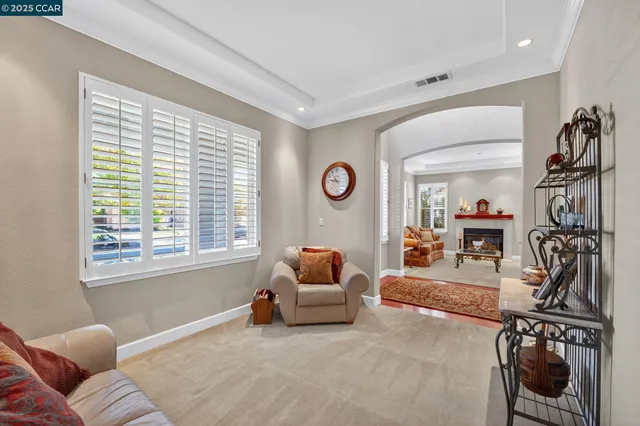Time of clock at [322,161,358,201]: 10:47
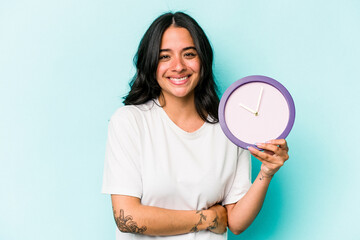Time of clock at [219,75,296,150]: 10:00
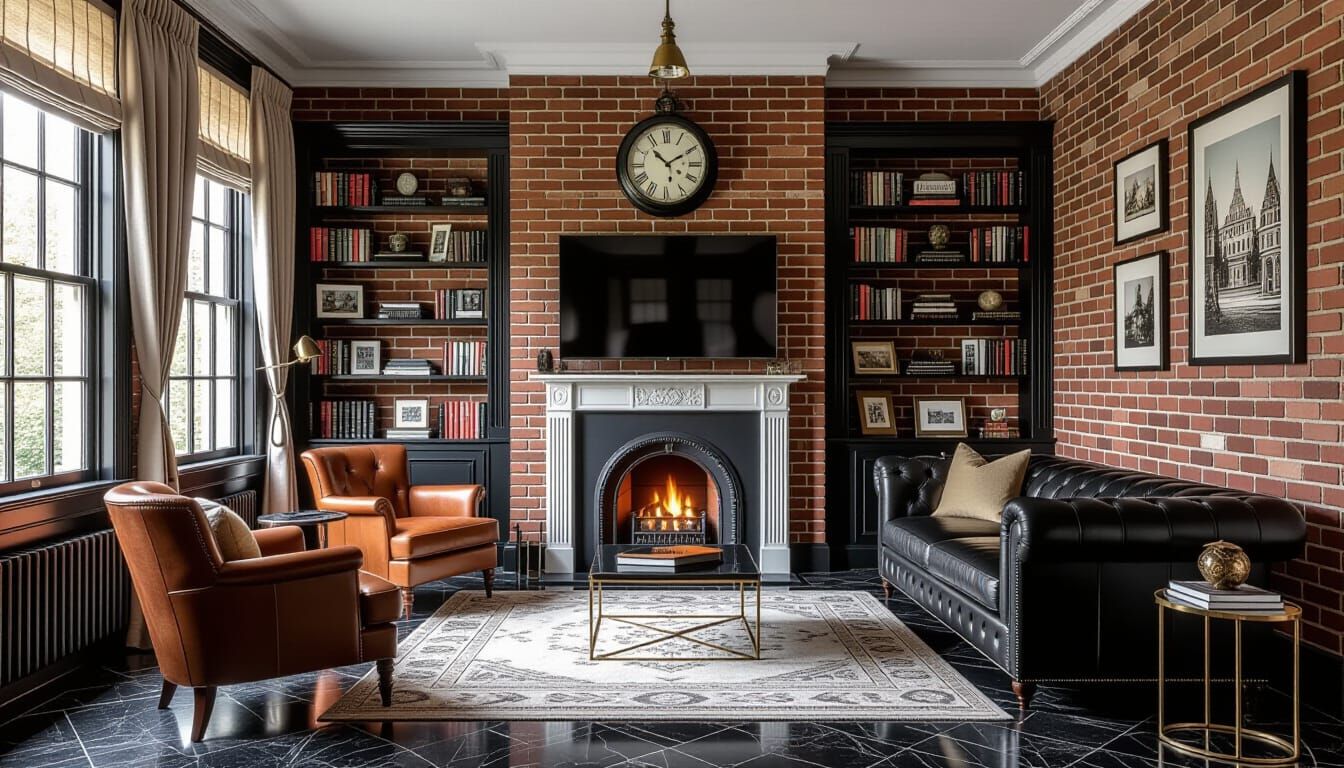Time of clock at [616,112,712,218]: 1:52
...
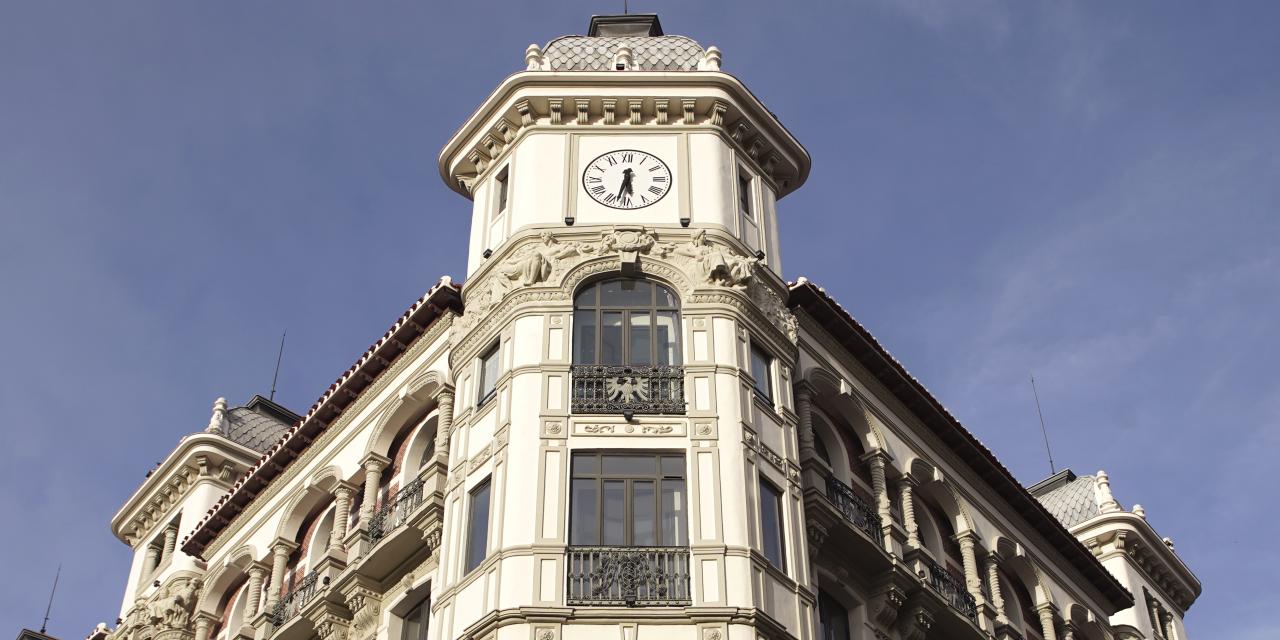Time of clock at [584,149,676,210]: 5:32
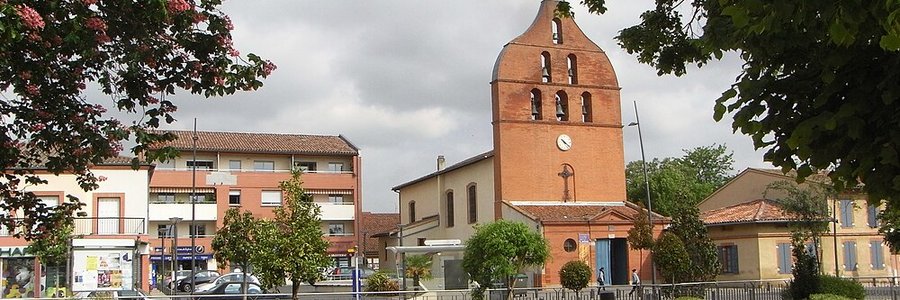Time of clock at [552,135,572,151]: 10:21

# Task statement
Duplicate the entries from the line containing "Time of clock at [322,161,358,201]: 10:47" through the line containing "Time of clock at [616,112,712,218]: 1:52", both included, reproducing each line precisely. Leave the pictures out of the answer.

# Final result
Time of clock at [322,161,358,201]: 10:47
Time of clock at [219,75,296,150]: 10:00
Time of clock at [616,112,712,218]: 1:52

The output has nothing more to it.